Ах, и кто же тароват у нас?
Тароват да свет Лука Лукич!
Он со гривенки на гривенку ступал,
Он полтиною вороты припирал,
По пяти рублев в окошечко кидал.
 
   И Лука Лукич при этих последних словах величальной песни снова швырнул в толпу направо и налево две горсти серебряной мелочи и медяков, а сам, поднявшись с места, начал с сановитой повадкой, и подтопывая, и помахивая развернутым фуляровым платком, плясовым ходом похаживать по кругу, и вдруг лихо гаркнул, вместе с певцами:
 
Ах, вы, Сашки, канашки мои!
Р-р-разменяйте-д мне бумажки мои,
Вы бумажки мне новенькие-да
Двадцатипятирублевенькие!
 
   И при этом снова несколько скомканных ассигнаций полетело в толпу, где давно уже шла из-за этих грошей великая свалка и драка.
* * *
   Трое малинникских беглецов вышли на площадь, откуда было слышно, как гудел и неистовствовал весь этот малинник.
   Чуха бережно поддерживала трепещущую Машу, которую теперь благодетельно освежила и придала новой бодрости струя свежего воздуха.
   – Спасибо… Это второй раз… Второй раз вы меня выручили… спасли… – бессвязно проговорил ей глубоко потрясенный Вересов, удерживая в груди тяжелое рыданье. – Я… никогда, никогда не забуду… Спасибо!
   Маша протянула ему руку, и они молча простились одним крепким горячим пожатием.
   – Хорошо, что ты привела меня сюда. Я рада… – с чувством промолвила девушка своей спутнице, когда они одни переходили площадь по направлению к Вяземскому дому.
   – Да, без тебя-то он, пожалуй бы, так не отделался, – с тяжелым вздохом и мрачным лицом проговорила старуха. – Они бы его, пожалуй, и насмерть забили.
   – Насмерть? – с удивленным ужасом, широко раскрыла Маша свои глаза.
   – Насмерть, – подтвердила спутница. – В наших хороших местах это случается: убьют невзначай человека, в драке там, что ль, или как, нахлобучат на мертвого шапку да словно пьяного и потащат вдвоем или втроем, под руки, к Фонтанке, а там внизу у спуска и в воду – поминай, как звали! Они на это молодцы у нас.

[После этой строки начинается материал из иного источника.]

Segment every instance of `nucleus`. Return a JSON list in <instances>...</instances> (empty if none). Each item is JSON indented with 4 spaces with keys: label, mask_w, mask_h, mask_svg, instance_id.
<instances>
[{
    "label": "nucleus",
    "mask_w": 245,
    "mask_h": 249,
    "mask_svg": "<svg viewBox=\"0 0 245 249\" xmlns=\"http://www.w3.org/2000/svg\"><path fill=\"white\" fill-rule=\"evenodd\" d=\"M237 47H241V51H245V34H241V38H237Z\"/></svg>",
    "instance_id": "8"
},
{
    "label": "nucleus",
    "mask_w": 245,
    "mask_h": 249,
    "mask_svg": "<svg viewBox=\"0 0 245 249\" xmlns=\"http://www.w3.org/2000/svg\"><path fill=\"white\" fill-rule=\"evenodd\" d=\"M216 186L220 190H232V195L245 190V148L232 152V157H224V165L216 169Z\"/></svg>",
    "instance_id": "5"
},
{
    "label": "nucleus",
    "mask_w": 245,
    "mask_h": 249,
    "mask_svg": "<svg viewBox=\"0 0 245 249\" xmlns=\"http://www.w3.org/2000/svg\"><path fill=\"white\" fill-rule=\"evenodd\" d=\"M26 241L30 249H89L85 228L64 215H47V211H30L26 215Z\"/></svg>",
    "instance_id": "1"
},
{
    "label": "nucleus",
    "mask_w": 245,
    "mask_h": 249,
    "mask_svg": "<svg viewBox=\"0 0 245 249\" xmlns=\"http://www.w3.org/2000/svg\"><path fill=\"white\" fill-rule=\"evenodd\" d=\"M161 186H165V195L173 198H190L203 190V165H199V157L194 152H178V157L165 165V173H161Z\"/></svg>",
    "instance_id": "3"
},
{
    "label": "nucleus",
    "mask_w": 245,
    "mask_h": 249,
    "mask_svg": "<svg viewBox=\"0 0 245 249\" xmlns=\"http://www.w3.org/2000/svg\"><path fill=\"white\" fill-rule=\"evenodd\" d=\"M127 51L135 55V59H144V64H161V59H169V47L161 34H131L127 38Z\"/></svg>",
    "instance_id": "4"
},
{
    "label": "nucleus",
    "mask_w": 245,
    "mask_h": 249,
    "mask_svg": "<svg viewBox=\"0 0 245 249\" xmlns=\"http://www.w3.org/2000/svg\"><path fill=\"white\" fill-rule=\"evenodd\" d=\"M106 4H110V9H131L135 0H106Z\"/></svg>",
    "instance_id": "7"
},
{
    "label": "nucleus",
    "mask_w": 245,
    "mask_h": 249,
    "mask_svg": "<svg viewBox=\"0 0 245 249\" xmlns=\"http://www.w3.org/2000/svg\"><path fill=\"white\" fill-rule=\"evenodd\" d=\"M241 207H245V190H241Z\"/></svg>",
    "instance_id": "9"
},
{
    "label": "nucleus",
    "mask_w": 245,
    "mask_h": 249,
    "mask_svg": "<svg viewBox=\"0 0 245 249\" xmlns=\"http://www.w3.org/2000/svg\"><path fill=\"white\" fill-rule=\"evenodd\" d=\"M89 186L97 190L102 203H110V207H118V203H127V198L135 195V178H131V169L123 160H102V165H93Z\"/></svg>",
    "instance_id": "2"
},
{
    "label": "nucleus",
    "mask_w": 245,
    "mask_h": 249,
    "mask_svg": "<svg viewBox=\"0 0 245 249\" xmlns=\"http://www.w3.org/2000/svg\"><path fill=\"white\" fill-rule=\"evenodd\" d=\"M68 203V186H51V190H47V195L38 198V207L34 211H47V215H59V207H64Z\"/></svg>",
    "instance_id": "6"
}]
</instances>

   Вересов остался один на распутье.
   «Нет, воля хороша сытым… голодному воля – смерть, – решил он сам собой. – Тюрьма лучше… лучше, чем такая воля!.. Пойду к следственному, сейчас же пойду – чего тут ждать еще? Попрошусь снова в Литовский замок… Пока, в части, в арестантской, дадут ночлег, а может… может, и хлеба там себе выпрошу…»
   И он решительно шел к возврату в прежнее, но теперь уже добровольное заточение, после двух с половиной суток голодной свободы.

XXVII
СИБИРКА

   – Веди меня в часть! – обратился Вересов к дремавшему на углу городовому, перейдя некоторые улицы, за которыми уже начинался район той части, где производилось о нем следственное дело.
   – Куда-а? – изумился спросонья блюститель.
   – В часть!.. В сибирку! – с раздраженной настойчивостью повторил бездомник.
   – Проходи, проходи себе с богом, приятель, нече пустяки-то болтать… Время ночное.
   – Мне некуда идти, у меня нет ни дома, ни пристанища – понимаешь ли ты?.. Веди же меня в часть, говорят тебе!
   – Ну, проваливай, брат, проваливай!.. Что нам часть – богадельня, что ли? За что я тебя поведу, коли ты бесчинства никакого не сделал?.. Ты сделай бесчинство какое, так я тебя отправлю с дворником в квартал, а без того за что же? Ну, хмелен маленько, ну, это ничего: иди, знай, своей дорогой, а мне со своего поста тоже нельзя отлучиться – неравно начальство…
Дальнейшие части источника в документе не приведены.